Exercise instructions:
Starting from the line containing "The items mowed", write out the rest of the entries exactly, through the final line, including nothing else.

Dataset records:
◆ ◆ ◆

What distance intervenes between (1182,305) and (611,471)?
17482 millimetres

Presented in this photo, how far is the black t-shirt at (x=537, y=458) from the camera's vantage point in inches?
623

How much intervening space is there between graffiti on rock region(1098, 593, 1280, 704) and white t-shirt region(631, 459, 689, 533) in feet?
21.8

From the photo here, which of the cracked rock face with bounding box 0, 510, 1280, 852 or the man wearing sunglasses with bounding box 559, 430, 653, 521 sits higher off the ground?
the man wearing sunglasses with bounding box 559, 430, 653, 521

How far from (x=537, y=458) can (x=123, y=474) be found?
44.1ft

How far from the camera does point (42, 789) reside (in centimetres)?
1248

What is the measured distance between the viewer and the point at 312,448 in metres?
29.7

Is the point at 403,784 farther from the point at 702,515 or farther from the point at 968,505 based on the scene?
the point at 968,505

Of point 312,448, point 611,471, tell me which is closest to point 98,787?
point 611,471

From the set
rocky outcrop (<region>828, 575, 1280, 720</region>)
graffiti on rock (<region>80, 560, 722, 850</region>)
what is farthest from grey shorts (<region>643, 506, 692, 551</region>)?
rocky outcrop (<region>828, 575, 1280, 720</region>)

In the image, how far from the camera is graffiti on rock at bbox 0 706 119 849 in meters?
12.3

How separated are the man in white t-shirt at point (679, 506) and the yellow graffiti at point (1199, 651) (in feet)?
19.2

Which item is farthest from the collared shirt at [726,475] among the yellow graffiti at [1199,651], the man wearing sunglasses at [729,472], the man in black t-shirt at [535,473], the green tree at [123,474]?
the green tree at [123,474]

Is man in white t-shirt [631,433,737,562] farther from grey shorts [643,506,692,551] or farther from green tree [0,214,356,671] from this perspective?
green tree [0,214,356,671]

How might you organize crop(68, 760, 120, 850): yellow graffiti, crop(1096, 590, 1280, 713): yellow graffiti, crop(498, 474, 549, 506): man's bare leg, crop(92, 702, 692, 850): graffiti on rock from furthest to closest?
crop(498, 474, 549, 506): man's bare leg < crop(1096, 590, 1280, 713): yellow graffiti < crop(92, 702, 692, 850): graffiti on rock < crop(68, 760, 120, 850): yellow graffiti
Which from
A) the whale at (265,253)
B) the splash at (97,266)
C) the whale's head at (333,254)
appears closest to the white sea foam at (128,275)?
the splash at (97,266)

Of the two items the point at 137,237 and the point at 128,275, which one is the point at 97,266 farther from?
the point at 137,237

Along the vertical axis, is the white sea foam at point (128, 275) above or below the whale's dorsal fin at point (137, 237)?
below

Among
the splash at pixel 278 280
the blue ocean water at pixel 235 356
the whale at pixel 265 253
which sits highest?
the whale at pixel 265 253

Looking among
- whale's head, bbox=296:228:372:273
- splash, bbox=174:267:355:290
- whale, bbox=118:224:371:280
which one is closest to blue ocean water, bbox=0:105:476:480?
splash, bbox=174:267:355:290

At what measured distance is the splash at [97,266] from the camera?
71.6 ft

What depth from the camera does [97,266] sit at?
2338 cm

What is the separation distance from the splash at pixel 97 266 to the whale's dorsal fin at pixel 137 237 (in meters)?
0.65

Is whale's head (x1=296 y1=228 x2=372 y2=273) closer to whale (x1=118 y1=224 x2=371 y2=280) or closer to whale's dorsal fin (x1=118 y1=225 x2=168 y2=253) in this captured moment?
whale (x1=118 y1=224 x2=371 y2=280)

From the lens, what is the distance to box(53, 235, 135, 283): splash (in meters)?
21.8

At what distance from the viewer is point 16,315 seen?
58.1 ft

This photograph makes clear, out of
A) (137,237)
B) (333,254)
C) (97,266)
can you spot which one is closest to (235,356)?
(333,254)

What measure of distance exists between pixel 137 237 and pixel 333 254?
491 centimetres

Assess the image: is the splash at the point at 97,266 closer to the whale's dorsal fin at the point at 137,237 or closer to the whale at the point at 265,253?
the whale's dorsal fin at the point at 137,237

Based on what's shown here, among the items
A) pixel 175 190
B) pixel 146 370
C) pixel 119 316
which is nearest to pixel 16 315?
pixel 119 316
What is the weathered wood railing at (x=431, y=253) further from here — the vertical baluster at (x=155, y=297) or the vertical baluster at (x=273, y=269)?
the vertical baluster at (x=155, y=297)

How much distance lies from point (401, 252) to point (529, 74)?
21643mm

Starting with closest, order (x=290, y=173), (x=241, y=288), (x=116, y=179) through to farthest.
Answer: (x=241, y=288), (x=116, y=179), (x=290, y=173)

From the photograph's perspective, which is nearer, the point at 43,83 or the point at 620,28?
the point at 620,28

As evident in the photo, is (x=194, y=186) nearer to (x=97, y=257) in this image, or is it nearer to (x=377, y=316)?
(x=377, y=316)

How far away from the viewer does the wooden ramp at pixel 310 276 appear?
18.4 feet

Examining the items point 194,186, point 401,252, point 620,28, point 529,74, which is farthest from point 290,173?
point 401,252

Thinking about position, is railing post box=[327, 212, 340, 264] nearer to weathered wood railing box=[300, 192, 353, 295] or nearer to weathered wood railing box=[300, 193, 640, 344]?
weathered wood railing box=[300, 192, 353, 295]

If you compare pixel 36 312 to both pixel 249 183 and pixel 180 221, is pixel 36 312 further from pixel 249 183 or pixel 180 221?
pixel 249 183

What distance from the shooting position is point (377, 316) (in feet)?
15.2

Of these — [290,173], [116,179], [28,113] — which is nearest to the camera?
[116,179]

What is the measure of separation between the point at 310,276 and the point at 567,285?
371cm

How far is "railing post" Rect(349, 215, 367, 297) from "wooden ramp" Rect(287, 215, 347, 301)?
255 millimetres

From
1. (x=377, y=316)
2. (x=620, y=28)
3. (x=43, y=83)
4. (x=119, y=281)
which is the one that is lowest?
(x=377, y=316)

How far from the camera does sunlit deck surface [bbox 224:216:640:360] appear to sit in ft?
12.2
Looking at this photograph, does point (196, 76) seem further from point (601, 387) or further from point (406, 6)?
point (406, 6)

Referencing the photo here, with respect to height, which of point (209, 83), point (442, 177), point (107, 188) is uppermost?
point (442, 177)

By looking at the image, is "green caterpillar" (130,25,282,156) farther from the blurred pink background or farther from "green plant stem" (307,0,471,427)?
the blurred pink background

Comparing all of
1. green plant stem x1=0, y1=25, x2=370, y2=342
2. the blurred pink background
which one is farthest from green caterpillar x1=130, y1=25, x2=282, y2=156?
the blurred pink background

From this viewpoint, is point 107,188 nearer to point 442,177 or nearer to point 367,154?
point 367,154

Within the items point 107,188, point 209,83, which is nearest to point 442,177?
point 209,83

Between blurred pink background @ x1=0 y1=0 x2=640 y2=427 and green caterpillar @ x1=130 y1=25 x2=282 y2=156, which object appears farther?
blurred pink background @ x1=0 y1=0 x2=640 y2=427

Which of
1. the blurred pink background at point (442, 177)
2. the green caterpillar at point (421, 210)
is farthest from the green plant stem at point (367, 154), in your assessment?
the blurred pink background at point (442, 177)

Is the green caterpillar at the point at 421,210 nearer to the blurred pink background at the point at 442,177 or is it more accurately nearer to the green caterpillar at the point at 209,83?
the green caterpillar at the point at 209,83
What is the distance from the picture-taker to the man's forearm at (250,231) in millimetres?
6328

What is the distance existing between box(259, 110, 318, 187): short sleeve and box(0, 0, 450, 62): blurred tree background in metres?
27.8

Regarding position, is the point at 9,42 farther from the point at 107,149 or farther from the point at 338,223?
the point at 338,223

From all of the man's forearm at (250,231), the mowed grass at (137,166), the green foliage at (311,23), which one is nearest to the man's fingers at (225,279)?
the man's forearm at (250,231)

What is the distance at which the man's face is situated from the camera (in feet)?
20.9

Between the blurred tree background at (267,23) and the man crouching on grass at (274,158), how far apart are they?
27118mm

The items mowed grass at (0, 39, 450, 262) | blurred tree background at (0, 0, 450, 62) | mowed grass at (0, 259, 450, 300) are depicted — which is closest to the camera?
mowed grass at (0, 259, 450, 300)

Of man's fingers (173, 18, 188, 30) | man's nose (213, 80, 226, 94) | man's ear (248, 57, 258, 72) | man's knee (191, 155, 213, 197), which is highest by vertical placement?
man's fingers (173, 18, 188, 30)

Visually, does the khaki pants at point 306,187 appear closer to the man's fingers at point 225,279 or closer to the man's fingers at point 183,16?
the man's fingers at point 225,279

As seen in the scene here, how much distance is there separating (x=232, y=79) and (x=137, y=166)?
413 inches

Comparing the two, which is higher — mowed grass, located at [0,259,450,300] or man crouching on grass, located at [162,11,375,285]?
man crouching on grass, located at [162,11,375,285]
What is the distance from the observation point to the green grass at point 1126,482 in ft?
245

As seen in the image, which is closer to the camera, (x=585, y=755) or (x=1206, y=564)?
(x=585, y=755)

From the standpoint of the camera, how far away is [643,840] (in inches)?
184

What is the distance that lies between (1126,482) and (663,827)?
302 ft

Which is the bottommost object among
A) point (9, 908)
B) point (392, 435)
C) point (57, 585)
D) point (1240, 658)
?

◆ ◆ ◆

Task output:
The items mowed grass at (0, 39, 450, 262) | blurred tree background at (0, 0, 450, 62) | mowed grass at (0, 259, 450, 300) are depicted — which is closest to the camera?
mowed grass at (0, 259, 450, 300)

Of man's fingers (173, 18, 188, 30) | man's nose (213, 80, 226, 94) | man's ear (248, 57, 258, 72) | man's knee (191, 155, 213, 197), which is highest by vertical placement?
man's fingers (173, 18, 188, 30)

Visually, does the khaki pants at point 306,187 appear closer to the man's fingers at point 225,279 or closer to the man's fingers at point 183,16?
the man's fingers at point 225,279

As seen in the scene here, how much distance is there separating (x=232, y=79) and (x=137, y=166)?
413 inches

Comparing the two, which is higher — mowed grass, located at [0,259,450,300] or man crouching on grass, located at [162,11,375,285]?
man crouching on grass, located at [162,11,375,285]
What is the distance from the observation point to the green grass at point 1126,482 in ft?
245

As seen in the image, which is closer to the camera, (x=585, y=755) or (x=1206, y=564)?
(x=585, y=755)

From the standpoint of the camera, how far away is [643,840] (in inches)?
184

What is the distance that lies between (1126,482) and (663,827)?
302 ft

Which is the bottommost object among
A) point (9, 908)
B) point (392, 435)
C) point (57, 585)
D) point (1240, 658)
?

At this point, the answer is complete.